28 The Prosecution categorised the present case as one in Band 2 of the sentencing framework established in Pram Nair v Public Prosecutor [2017] 2 SLR 1015 (“Pram Nair”) at [119] and [159] for sexual assault involving penetration (“SAP”) offences. Band 2 prescribes a sentencing range of ten to 15 years’ imprisonment. In particular, the Prosecution identified seven offence-specific factors placing the present case within the mid-to-high range of Band 2, namely (a) the fact that the offences took place at the victim’s place of residence; (b) the victim’s young age; (c) the accused’s abuse of trust and position; (d) the victim’s serious psychological harm; (e) the involvement of planning; (f) the accused’s vindictive motivation; and (g) the long period over which the offences took place.

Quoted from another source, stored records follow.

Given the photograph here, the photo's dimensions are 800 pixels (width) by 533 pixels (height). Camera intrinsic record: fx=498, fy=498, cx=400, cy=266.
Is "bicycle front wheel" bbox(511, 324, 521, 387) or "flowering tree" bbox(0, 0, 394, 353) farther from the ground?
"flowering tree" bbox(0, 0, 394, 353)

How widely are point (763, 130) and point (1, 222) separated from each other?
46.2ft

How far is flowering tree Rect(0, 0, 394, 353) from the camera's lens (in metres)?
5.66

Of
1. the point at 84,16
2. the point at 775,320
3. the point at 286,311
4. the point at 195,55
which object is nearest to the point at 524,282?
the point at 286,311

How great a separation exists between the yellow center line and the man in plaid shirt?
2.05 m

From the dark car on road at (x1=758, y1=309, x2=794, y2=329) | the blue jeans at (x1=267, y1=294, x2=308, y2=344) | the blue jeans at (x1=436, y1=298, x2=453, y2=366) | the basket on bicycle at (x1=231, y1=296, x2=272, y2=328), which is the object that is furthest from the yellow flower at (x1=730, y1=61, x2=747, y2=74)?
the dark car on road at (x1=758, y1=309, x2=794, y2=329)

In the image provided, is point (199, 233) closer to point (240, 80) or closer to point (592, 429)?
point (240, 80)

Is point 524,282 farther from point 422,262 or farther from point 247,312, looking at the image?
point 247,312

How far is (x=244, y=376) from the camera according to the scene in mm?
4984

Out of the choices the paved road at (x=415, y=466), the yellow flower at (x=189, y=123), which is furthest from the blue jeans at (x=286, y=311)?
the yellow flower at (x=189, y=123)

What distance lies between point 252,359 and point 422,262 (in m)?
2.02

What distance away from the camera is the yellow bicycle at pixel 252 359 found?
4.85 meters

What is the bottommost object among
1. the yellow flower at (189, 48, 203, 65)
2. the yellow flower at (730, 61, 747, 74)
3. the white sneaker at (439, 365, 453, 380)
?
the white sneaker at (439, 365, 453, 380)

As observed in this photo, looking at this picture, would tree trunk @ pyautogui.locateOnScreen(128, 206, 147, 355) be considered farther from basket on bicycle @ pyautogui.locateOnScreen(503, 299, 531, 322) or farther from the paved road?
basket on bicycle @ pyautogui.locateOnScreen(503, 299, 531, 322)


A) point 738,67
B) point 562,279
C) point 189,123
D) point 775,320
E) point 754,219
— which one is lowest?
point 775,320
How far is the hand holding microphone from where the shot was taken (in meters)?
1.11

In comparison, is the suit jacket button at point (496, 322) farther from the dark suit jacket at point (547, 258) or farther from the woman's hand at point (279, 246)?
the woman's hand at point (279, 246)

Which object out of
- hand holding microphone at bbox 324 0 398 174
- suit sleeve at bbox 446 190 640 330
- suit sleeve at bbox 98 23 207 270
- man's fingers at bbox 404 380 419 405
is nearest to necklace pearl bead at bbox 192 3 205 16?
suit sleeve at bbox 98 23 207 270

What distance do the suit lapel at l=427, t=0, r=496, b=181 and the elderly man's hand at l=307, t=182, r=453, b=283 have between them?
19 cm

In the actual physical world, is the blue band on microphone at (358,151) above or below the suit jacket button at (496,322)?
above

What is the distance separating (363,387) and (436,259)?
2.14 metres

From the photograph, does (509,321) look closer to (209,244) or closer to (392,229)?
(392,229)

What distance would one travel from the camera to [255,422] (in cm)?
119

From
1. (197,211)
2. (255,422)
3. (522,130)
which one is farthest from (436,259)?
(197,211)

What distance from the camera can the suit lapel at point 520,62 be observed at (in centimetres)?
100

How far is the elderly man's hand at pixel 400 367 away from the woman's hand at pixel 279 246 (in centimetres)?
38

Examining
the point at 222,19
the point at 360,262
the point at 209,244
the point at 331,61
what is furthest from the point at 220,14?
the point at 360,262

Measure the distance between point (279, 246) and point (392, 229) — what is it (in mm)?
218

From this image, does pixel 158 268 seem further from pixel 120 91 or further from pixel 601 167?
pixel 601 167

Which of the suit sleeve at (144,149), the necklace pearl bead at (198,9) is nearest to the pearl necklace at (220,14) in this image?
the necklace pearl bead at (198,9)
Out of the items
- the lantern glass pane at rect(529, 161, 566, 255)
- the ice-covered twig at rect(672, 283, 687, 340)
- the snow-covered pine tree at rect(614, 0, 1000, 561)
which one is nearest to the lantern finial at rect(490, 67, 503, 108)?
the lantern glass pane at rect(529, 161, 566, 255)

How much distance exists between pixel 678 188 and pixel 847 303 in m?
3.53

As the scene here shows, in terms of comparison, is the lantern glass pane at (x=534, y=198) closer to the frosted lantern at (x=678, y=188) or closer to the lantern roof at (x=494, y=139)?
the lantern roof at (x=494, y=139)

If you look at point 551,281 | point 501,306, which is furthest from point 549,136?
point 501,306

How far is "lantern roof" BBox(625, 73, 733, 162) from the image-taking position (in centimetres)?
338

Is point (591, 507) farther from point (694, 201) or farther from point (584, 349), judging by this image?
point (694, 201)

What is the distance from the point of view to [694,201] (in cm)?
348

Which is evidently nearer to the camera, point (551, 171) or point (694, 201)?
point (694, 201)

29 With respect to the victim’s serious psychological harm, the Prosecution relied on the Victim Impact Statement (“VIS”), which was recorded from the victim on 8 June 2020. Among other things, the VIS discloses that “[o]ccasionally, [the victim] would still be having flashbacks” and that “[s]ometime[s], [the victim] would cry whenever [the victim] thought about what [she] had been through and [her] childhood innocence being robbed off by [the accused]”.
30 Having arrived at the indicative starting sentence of at least 13 years’ imprisonment, the Prosecution contended that, in relation to offender-specific factors, (a) the accused’s guilty plea was of limited value given the grave and heinous nature of the offences; (b) the 21 charges taken into consideration operated in favour of an uplift in sentence; and (c) the offender’s lack of relevant antecedents was, at best, a neutral factor. Nevertheless, taking into account both the offender-specific aggravating factors and the mitigating factors, the Prosecution was prepared to calibrate the indicative starting sentence downwards to at least 12 years’ imprisonment. Since two of the three sentences would run consecutively, the Prosecution submitted for an aggregate sentence of at least 24 years’ imprisonment.
The Defence’s plea in mitigation
31 The Defence submitted that this was a case falling within Band 1 of the sentencing framework in Pram Nair ([28] supra), which attracted a sentence of seven to ten years’ imprisonment per charge. In respect of the offence-specific factors, the Defence argued that (a) the prior relationship between the accused and the victim was not automatically an aggravating factor; (b) the accused acted opportunistically rather than with premeditation; (c) the accused was not violent; and (d) the physical or psychological harm occasioned to the victim was not of the requisite severity.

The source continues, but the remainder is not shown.